---- PASSAGE PROVIDED

Minutes from 754R meeting 16 May 2001

David Hough

The fifth meeting of the IEEE 754R revision group was held Wednesday 16 May 2001 at 3:00 pm at University of California Berkeley Soda Hall, Bob Davis chair. Attending were David Bindel, Joe Darcy, Bob Davis, Jim Demmel, David Hough, W Kahan, Ren-Cang Li, Alex Liu, Peter Markstein, Michael Parks, Tom Pittman, Jason Riedy, David Scott, Jim Thomas, Neil Toda, Dan Zuras.

A mailing list has been established for this work. Send a message "subscribe stds-754" to majordomo@ieee.org to join. Knowledgeable persons with a desire to contribute positively toward a substantially upward-compatible revision are encouraged to subscribe and participate.

The next meeting is scheduled for Wednesday June 20, 1-5 PM, Network Appliance Building 2, Craftsman conference room. The next meeting after that might be a Thursday afternoon in August at Berkeley.

The draft minutes of the previous meeting were approved.

ARITH conference, June 11-13, Vail CO - Hough has proposed a workshop discussion on 754R goals and progress, and asked for volunteers to attend the conference and present positions on some aspect of the deliberations. Travel freeze panic has gripped the industry as a whole, but even so Michael Parks and Ren-Cang Li are planning to attend, though not willing yet to commit to speaking. Kahan offered to provide a written position but won't be there to present it (this is an opportunity for a student). Paul Zimmermann volunteered subsequently by email to participate in the area of transcendental function standardization.

Names of larger formats - Kahan has a proposal for an appendix - http://www.cs.berkeley.edu/~wkahan/ieee754status/Names.pdf. The abstract:

I lack the courage to impose names upon floating-point formats of diverse widths, precisions, ranges and radices, fearing the damage that can be done to one's progeny by saddling them with ill-chosen names. Still, we need at least a list of the things we must name; otherwise how can we discuss them without talking at cross- purposes? These things include ... Wordsize, Width, Precision, Range, Radix, etc., all of which must be both declarable by a computer programmer, and ascertainable by a program through Environmental Inquiries. And precision must be subject to truncation by Coercions.

The proposal is a scheme for programs to request a minimum amount of precision and exponent range, and find out what precision and exponent range were actually allocated. What about expression evaluation involving mixed precisions, some fully supported in hardware, others not?

--------
---- GIVEN ENTRIES

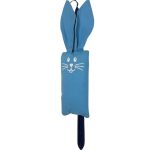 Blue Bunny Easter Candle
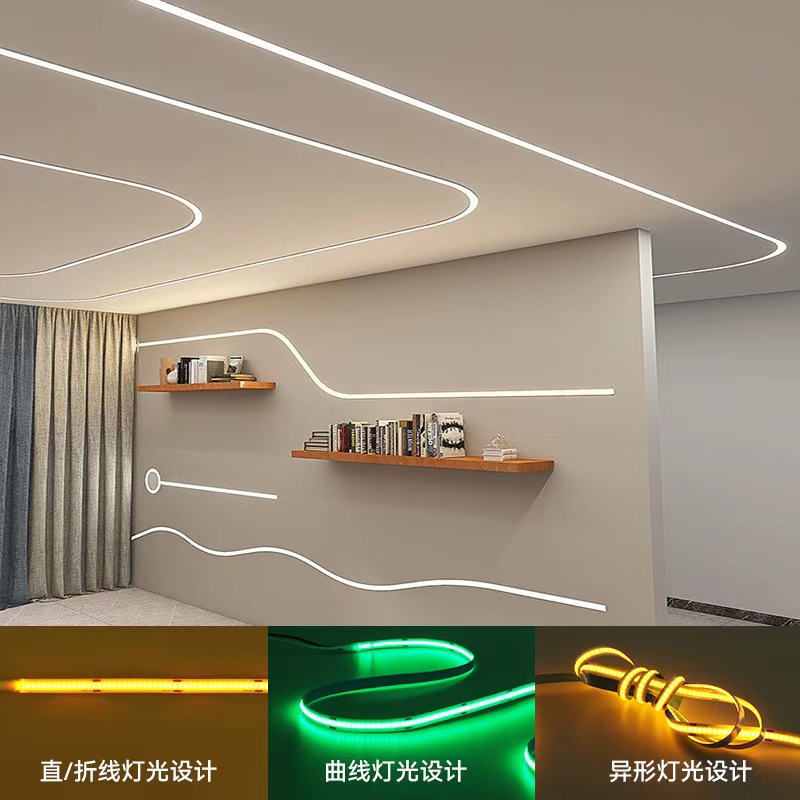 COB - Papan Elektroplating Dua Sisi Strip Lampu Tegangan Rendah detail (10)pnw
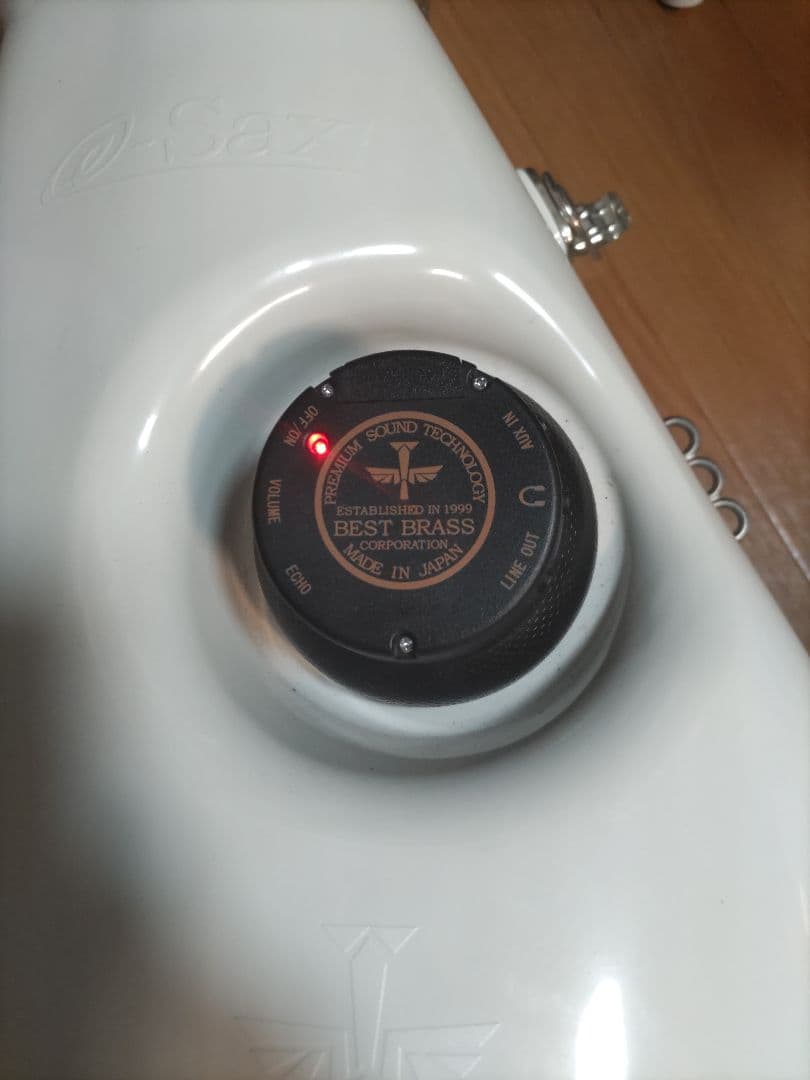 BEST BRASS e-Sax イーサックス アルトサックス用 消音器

--------
---- GIVEN ENTRIES

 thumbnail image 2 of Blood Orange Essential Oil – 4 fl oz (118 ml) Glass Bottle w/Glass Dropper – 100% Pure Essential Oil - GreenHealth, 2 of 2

--------

EXERCISES TO COMPLETE |
A: Retype the 754R meeting minutes, starting with "The fifth meeting" and going on through "meeting were approved.".
B: In the 754R meeting minutes, the quoted abstract lists the things that must be named. Write down each one it names, starting from Wordsize.
C: According to the 754R meeting minutes, when and where is the next meeting scheduled?
The rows come from a different source than the meeting minutes.

PER-TASK OUTPUTS |
A:
The fifth meeting of the IEEE 754R revision group was held Wednesday 16 May 2001 at 3:00 pm at University of California Berkeley Soda Hall, Bob Davis chair. Attending were David Bindel, Joe Darcy, Bob Davis, Jim Demmel, David Hough, W Kahan, Ren-Cang Li, Alex Liu, Peter Markstein, Michael Parks, Tom Pittman, Jason Riedy, David Scott, Jim Thomas, Neil Toda, Dan Zuras.

A mailing list has been established for this work. Send a message "subscribe stds-754" to majordomo@ieee.org to join. Knowledgeable persons with a desire to contribute positively toward a substantially upward-compatible revision are encouraged to subscribe and participate.

The next meeting is scheduled for Wednesday June 20, 1-5 PM, Network Appliance Building 2, Craftsman conference room. The next meeting after that might be a Thursday afternoon in August at Berkeley.

The draft minutes of the previous meeting were approved.

B:
Wordsize
Width
Precision
Range
Radix

C: Wednesday June 20, 1-5 PM, in the Craftsman conference room of Network Appliance Building 2.